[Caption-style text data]
___

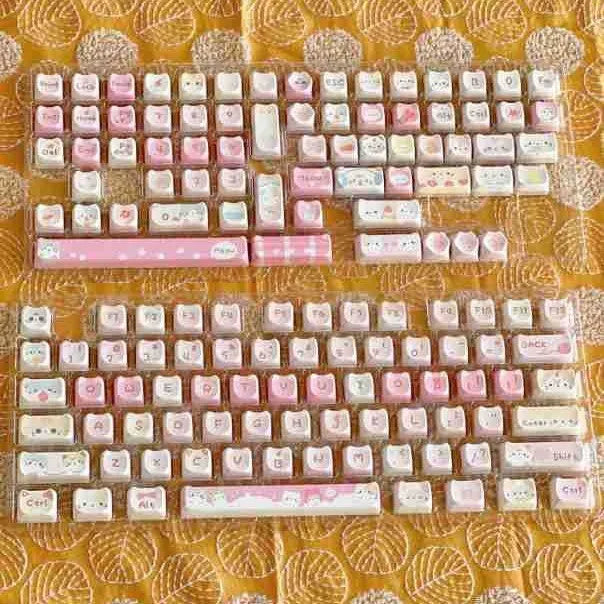 Meow Meow Team Height 141-piece five-sided sublimation key cap set for mechanical keyboards, showing detailed character prints.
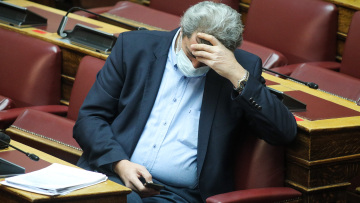 Λακόπουλος κατά Πολάκη: Απροσάρμοστος, ανάγωγος, προσβλητικός, ανοιχτή πληγή για τον ΣΥΡΙΖΑ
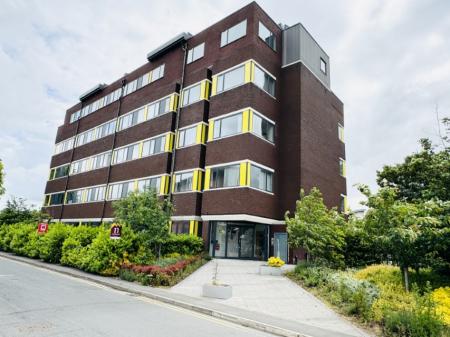 2 bedroom Apartment to let in Union Road, Solihull, B91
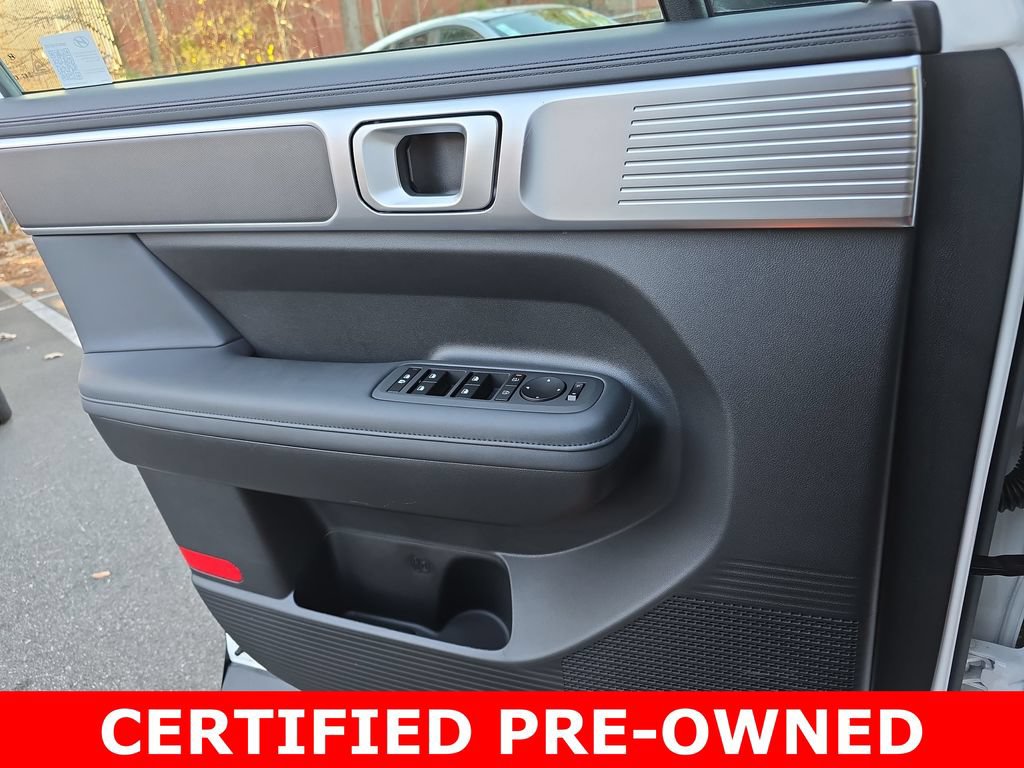 Used 2025 Hyundai Santa Fe SEL FWD image 29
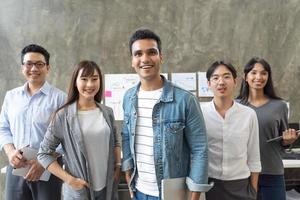 retrato del equipo de negocios creativo asiático. hipster creativo startup jóvenes empresarios en la oficina moderna. foto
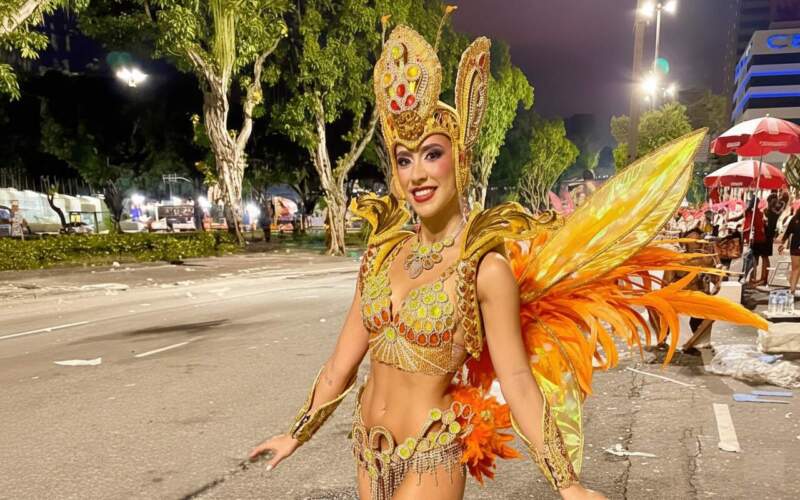 Mariana Verón llevó la bandera misionera al sambódromo de Río como Musa Internacional en la Serie de Oro de Unidos do Porto da Pedra imagen-13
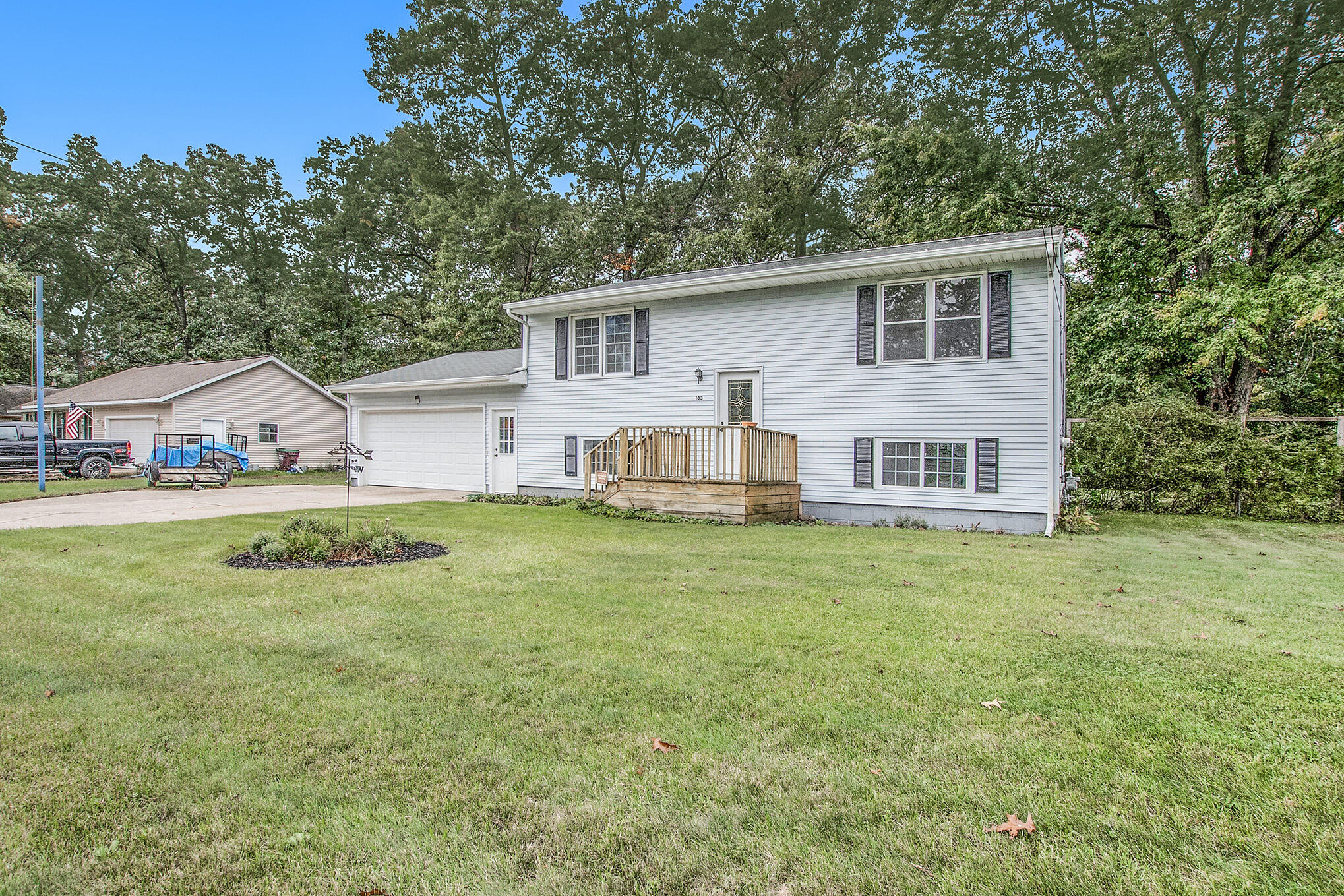 103 Brooks Road South Muskegon, MI 49442 - Photo 3 of 24 IMG_2611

___

Exercise prompt: Convert the rows above into a Markdown table with the columns No. and Caption, giving each row's number and its line and skipping blank lines. Leave the pictures out of the table.

Worked solution:
| No. | Caption |
|---|---|
| 1 |  Meow Meow Team Height 141-piece five-sided sublimation key cap set for mechanical keyboards, showing detailed character prints. |
| 2 |  Λακόπουλος κατά Πολάκη: Απροσάρμοστος, ανάγωγος, προσβλητικός, ανοιχτή πληγή για τον ΣΥΡΙΖΑ |
| 3 |  2 bedroom Apartment to let in Union Road, Solihull, B91 |
| 4 |  Used 2025 Hyundai Santa Fe SEL FWD image 29 |
| 5 |  retrato del equipo de negocios creativo asiático. hipster creativo startup jóvenes empresarios en la oficina moderna. foto |
| 6 |  Mariana Verón llevó la bandera misionera al sambódromo de Río como Musa Internacional en la Serie de Oro de Unidos do Porto da Pedra imagen-13 |
| 7 |  103 Brooks Road South Muskegon, MI 49442 - Photo 3 of 24 IMG_2611 |